»»

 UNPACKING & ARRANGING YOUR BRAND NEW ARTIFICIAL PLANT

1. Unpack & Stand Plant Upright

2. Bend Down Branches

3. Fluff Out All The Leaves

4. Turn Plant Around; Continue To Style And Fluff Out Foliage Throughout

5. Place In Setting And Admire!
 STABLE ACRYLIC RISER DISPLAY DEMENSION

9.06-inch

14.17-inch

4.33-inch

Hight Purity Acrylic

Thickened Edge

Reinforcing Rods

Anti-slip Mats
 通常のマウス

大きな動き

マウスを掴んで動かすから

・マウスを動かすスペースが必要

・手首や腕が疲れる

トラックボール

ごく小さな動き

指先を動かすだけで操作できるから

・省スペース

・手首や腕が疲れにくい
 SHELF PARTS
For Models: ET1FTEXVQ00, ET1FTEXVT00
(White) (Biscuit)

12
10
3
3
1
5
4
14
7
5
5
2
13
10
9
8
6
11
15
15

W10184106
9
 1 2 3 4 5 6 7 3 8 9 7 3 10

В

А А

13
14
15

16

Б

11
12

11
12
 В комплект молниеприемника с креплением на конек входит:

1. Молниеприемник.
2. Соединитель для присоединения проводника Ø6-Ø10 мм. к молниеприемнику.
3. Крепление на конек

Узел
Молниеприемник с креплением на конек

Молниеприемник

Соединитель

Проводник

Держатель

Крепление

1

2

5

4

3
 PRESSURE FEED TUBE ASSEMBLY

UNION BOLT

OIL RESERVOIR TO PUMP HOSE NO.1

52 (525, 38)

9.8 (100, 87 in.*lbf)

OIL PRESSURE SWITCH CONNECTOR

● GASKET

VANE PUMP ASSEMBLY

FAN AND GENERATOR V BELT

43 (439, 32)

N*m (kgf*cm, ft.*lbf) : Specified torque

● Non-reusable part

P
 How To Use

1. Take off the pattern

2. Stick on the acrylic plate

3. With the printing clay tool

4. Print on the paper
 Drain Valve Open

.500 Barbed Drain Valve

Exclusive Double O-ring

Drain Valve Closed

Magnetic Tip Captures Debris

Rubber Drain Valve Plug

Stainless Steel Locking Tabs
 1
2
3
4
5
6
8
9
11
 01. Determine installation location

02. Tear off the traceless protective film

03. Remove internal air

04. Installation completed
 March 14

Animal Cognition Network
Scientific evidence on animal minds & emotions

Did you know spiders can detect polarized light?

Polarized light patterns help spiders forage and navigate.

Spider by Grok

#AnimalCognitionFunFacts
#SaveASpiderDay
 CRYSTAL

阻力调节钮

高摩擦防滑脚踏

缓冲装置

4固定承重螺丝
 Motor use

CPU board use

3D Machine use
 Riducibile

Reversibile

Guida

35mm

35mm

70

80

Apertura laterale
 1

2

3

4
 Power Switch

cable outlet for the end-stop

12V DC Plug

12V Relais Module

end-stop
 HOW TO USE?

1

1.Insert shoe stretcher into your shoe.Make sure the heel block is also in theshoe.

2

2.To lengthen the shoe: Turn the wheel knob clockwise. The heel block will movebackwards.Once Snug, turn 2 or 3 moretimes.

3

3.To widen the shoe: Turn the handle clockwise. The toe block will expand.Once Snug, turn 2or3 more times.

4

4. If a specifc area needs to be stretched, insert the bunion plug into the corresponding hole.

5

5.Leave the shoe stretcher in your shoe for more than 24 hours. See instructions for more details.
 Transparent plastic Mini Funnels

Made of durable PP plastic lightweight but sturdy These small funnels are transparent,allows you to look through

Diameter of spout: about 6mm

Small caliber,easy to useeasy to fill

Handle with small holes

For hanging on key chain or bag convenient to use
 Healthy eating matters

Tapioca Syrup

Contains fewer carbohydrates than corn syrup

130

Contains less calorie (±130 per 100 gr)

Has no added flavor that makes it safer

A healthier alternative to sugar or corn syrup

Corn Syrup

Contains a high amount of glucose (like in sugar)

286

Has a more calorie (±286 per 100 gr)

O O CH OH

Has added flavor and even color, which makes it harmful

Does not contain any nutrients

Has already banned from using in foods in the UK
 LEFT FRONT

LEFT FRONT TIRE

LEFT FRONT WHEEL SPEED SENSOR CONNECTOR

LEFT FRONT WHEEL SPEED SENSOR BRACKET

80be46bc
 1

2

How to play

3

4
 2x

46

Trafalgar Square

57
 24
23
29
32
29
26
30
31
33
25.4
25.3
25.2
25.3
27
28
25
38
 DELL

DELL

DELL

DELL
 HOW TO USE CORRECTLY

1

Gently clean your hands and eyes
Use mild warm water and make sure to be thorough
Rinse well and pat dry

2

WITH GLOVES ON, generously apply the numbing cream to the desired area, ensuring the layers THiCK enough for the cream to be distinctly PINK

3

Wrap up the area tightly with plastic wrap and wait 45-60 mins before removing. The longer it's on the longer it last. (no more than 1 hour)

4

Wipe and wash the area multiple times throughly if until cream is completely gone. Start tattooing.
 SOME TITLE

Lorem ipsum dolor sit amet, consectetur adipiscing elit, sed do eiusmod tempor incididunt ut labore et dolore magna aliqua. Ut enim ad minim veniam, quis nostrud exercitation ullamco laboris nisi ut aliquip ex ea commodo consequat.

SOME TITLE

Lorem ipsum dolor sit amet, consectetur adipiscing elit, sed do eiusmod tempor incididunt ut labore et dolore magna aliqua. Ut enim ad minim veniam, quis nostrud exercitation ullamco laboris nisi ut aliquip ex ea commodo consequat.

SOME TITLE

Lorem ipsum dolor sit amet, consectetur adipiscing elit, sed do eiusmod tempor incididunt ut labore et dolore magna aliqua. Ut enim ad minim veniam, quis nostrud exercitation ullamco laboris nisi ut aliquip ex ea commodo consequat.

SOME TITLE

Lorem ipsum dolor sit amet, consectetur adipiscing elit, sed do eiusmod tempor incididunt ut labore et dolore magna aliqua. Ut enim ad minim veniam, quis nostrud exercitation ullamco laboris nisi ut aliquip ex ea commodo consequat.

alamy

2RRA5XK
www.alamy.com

««

Once you find the line containing "Reinforcing Rods", stop: reproduce exactly that line and every line of the data before it, and nothing else.

◆ SOLUTION TO THIS EXERCISE ◆
 UNPACKING & ARRANGING YOUR BRAND NEW ARTIFICIAL PLANT

1. Unpack & Stand Plant Upright

2. Bend Down Branches

3. Fluff Out All The Leaves

4. Turn Plant Around; Continue To Style And Fluff Out Foliage Throughout

5. Place In Setting And Admire!
 STABLE ACRYLIC RISER DISPLAY DEMENSION

9.06-inch

14.17-inch

4.33-inch

Hight Purity Acrylic

Thickened Edge

Reinforcing Rods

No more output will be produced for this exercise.